Granny protesting US drones fights jail sentence
An American grandmother sentenced to a year in jail after photographing an anti-drone protest outside a military base in Hancock, New York, is appealing her conviction for violating a restraining order.
Mary Anne Grady Flores, 58, is set to appear in the New York State Court of Appeals Wednesday, hoping to get her one-year jail term overturned.
“I had been arrested twice at the Hancock Air [Force] Base, where there are drone assassinations happening on a daily basis,” Flores told RT. Those arrests were in 2011 and 2012.
Protesters were previously charged with disorderly conduct and trespassing which carries a sentence of 15 days in jail. When arrested for second time in 2012, they were served with restraining orders by base commander, Colonel Earl A. Evans. Violating those would lead to charges of criminal contempt and up to a year in jail.
On February 13, 2013 protesters were at Hancock Air Force Base to demonstrate against drones. While photographing the protest, Flores stepped over the double yellow line in the middle of road, not knowing it was the base property line, she was arrested again and found in violation of her restraining order.

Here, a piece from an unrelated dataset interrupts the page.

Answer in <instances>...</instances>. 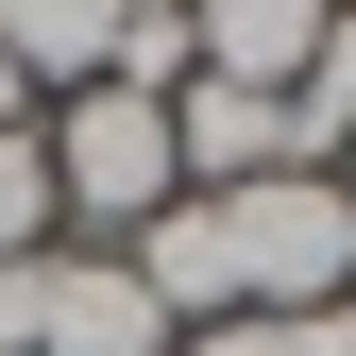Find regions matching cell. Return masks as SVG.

In July 2014, she was convicted of violation the order of protection and sentenced to serve one year in jail, and has been fighting the sentence ever since. The grandmother has already served 56 days in the Jamesville, Onondaga County Jail.

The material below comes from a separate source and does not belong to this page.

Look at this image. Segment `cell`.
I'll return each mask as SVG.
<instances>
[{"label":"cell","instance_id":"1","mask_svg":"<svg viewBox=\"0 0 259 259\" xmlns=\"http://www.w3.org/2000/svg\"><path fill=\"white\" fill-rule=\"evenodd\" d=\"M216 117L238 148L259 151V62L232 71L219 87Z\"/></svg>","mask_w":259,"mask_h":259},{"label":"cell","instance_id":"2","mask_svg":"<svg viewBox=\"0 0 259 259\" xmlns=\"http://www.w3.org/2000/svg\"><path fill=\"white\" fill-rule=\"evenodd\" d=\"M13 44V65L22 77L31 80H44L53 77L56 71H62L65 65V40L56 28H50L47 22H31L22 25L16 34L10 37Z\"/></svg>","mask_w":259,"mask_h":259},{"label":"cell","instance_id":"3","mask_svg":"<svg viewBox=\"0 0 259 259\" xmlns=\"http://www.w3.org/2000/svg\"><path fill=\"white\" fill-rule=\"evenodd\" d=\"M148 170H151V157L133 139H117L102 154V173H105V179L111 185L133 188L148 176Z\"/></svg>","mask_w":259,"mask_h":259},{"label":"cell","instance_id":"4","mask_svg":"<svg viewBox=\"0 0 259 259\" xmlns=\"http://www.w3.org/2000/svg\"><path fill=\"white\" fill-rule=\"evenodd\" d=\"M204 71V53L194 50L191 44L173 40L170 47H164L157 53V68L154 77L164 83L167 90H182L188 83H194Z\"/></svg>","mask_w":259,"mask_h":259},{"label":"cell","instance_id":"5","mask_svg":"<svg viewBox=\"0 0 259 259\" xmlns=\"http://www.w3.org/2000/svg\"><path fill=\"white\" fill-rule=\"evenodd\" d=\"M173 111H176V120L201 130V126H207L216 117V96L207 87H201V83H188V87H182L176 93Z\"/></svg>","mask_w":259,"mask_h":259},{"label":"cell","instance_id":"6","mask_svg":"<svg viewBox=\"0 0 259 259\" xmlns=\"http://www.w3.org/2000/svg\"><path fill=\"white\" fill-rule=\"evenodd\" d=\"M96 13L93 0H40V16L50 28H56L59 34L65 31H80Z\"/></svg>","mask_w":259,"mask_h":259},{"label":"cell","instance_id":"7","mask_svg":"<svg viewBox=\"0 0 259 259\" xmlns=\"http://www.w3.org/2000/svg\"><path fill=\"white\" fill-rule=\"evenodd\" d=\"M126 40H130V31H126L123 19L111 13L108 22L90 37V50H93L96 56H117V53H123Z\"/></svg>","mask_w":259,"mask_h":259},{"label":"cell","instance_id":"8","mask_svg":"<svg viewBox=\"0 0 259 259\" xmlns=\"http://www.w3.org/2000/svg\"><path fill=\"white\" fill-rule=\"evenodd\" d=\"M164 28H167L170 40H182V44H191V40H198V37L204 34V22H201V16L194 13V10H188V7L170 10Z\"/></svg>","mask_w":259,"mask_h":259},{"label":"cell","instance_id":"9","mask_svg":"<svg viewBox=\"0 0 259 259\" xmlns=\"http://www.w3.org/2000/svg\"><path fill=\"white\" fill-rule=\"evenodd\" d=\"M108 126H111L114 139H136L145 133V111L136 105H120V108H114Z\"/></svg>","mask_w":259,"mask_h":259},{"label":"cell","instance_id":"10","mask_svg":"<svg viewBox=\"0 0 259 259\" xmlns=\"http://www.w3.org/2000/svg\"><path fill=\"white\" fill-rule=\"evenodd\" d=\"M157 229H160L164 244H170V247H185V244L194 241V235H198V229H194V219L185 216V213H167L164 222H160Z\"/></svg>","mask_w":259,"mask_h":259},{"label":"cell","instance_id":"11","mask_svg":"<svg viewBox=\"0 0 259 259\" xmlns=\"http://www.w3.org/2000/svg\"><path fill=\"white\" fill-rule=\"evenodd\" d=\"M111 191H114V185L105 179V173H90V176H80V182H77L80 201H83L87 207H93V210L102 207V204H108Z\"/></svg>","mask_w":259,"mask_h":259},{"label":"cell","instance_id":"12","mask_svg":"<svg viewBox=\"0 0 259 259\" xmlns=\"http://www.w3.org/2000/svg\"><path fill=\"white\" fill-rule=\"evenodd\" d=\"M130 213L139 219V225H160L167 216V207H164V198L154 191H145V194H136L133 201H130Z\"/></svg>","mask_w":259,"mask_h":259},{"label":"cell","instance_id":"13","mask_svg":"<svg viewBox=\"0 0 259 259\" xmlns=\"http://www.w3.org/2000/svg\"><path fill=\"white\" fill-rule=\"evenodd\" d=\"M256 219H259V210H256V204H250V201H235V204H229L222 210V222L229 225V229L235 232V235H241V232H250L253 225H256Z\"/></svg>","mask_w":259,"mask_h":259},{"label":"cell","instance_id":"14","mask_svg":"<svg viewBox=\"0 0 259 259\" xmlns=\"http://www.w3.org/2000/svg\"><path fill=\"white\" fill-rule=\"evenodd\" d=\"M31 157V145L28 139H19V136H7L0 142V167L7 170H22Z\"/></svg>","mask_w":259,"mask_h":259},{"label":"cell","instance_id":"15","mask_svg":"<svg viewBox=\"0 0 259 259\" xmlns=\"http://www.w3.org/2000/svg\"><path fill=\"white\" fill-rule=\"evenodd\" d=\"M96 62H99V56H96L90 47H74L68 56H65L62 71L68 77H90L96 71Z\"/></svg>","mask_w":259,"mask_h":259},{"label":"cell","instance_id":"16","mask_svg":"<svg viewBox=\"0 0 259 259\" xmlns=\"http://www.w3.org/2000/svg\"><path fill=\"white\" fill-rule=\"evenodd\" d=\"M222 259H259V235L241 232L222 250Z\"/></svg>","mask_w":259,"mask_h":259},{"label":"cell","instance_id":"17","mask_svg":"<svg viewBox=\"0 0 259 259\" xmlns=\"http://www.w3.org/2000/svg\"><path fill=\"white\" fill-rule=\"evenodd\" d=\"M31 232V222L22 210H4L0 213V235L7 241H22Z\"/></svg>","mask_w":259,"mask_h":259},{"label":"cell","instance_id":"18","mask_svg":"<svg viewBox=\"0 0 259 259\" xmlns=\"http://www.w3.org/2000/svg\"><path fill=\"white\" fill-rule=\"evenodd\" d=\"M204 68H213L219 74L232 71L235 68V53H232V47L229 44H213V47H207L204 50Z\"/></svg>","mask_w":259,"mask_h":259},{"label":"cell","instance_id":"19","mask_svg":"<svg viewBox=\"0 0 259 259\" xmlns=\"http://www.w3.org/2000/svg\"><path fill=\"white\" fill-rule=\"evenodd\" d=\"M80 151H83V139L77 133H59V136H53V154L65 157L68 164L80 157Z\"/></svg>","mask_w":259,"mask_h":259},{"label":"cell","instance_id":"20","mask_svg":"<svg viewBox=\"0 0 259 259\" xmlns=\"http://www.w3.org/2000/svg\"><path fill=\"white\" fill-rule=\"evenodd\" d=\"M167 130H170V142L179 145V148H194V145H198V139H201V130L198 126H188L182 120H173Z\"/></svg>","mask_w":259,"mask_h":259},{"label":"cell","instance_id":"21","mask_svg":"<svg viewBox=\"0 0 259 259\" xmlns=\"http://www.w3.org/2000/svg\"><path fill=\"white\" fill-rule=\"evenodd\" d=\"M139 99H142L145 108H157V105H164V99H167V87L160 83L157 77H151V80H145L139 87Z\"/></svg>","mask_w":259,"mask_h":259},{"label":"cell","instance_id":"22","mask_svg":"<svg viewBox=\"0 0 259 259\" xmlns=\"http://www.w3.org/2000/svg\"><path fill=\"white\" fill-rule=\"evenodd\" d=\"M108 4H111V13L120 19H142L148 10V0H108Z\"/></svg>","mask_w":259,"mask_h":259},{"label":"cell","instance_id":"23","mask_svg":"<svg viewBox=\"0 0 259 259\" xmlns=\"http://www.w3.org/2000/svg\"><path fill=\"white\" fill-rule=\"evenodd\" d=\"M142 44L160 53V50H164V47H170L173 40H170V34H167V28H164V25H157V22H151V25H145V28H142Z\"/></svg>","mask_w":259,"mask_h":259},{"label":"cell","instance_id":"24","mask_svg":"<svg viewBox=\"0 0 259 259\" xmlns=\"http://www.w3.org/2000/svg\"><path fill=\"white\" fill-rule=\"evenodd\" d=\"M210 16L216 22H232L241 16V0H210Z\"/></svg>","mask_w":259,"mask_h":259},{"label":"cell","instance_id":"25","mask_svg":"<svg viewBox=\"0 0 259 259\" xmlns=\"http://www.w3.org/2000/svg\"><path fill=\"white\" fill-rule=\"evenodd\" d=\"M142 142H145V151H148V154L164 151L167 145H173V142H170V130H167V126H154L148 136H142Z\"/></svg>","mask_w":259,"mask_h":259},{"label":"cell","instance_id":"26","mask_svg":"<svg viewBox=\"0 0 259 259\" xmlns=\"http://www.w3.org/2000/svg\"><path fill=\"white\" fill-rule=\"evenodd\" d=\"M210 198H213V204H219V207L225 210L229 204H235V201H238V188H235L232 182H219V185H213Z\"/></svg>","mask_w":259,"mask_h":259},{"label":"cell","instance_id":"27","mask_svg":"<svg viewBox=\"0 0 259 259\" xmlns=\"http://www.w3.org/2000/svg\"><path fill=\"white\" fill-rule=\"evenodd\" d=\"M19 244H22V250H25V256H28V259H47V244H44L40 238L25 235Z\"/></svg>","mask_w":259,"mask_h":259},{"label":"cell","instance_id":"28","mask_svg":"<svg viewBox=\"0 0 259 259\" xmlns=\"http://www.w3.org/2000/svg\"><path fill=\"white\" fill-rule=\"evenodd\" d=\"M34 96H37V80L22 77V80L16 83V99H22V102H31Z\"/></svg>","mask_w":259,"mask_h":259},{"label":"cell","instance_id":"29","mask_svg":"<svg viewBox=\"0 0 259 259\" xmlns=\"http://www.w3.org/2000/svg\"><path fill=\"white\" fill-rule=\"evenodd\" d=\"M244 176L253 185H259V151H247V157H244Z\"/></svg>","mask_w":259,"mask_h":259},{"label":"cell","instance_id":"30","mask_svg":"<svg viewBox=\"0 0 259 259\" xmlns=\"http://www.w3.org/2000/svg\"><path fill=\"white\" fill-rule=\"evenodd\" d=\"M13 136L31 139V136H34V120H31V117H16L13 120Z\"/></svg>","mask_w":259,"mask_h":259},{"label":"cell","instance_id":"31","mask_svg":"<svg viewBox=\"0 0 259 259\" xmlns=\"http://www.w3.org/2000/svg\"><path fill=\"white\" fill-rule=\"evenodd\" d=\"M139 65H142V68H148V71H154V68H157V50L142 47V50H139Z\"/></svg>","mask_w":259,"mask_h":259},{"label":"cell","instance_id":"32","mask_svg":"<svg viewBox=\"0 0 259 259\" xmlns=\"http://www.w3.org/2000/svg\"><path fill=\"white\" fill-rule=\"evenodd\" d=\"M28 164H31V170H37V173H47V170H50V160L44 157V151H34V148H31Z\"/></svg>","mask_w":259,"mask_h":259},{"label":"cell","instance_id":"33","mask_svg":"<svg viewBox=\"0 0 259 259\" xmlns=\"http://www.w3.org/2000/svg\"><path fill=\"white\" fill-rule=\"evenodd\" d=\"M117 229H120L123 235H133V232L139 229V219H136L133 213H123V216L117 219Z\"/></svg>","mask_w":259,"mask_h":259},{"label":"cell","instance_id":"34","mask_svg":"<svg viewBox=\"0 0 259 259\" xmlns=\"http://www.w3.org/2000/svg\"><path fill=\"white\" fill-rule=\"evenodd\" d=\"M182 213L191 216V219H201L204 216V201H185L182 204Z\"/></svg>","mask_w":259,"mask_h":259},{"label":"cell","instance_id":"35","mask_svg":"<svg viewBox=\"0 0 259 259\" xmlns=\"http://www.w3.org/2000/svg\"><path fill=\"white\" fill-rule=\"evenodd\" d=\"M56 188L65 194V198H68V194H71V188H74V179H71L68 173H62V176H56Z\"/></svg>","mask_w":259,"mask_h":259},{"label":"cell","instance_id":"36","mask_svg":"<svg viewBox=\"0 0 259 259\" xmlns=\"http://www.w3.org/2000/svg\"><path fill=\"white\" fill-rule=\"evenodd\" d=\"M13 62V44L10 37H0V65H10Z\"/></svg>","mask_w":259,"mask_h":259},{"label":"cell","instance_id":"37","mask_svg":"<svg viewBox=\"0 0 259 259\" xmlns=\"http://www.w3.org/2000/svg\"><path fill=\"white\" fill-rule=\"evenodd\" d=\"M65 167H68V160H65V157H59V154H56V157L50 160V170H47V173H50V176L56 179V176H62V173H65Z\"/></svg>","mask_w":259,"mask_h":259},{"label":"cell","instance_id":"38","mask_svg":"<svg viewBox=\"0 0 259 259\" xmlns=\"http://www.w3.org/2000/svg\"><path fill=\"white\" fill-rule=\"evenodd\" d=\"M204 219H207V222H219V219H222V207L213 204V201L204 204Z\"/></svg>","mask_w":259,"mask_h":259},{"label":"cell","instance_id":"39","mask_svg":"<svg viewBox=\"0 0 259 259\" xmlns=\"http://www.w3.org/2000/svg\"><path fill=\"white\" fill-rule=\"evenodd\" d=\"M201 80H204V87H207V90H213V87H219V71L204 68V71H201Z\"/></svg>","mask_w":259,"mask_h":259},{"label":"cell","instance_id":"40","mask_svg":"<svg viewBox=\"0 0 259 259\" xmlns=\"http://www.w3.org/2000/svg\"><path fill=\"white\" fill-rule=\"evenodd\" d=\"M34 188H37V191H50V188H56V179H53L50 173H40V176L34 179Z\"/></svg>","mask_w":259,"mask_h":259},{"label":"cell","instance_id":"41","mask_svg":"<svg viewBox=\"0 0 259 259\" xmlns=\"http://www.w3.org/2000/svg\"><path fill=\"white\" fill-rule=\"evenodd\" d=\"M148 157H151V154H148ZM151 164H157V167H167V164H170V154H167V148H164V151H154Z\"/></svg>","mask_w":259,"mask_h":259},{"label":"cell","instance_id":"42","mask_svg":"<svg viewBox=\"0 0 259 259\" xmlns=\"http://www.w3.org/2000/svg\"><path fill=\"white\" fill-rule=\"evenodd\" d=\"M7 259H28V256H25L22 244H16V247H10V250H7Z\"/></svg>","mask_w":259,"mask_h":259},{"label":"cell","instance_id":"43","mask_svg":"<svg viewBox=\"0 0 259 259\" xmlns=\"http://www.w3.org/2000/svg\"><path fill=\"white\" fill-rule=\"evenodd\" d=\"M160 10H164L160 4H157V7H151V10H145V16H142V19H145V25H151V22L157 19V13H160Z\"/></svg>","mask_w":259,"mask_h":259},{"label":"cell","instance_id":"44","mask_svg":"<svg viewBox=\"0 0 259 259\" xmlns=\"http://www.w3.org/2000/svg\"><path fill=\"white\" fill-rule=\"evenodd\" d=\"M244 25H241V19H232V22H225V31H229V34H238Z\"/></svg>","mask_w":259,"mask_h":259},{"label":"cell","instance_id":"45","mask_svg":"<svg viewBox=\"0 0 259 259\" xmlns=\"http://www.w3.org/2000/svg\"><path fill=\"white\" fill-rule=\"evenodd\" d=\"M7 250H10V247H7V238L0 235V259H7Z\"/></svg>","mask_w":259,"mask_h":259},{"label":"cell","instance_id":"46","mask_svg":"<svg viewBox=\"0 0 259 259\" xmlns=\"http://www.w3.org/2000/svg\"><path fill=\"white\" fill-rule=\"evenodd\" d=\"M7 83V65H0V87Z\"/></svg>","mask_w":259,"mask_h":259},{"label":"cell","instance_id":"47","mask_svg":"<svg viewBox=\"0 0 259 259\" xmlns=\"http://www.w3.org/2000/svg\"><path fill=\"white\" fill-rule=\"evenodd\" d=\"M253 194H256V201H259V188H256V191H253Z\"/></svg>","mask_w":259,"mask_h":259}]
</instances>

On Wednesday, the New York Court of Appeals will decide whether the orders of protection are “right and just and whether this a proper use of these court tools,” Flores said.
Her appeal contends that a protective order cannot be issued on behalf of property, only people.
Orders of protection are generally issued against an abusive spouse in domestic violence situations.
“It keeps people from the base. They are shutting down free speech,” Flores said.
Flores said the base commander Evans said during her trail that he "wasn't afraid her," the usual reason to take out an order of protection.
“I don’t know her. That’s just a piece of paper. I just wanted the protesters away from my base,” she quoted Colonel Evans as saying.
Members of the Upstate Coalition to Ground the Drones and End the Wars have been protesting at the base since 2010. There have been over 200 arrests and numerous trials, appeals and incarcerations, some ending in acquittals.
Activists argue they are engaged in “civil resistance” and trying to educate New Yorkers and personnel at the base about the effects of drones piloted from there.
They say the use of MQ-9 Reaper drones violates international laws and constitutes war crimes, specifically the Geneva Protocols and Convention which seek to protect civilians in a war zone. The US has ratified these treaties with 193 other nations.
Under the Nuremberg principles, they argue, it is a citizen’s responsibility to expose and impede a nation’s war crimes. Many of the activists have traveled to Iraq and Pakistan and met with victims of drone strikes.
The base was the first in the US to convert from the use of F-16 aircraft to Reaper drones, which can be equipped with 500-pound laser guided bombs and missiles.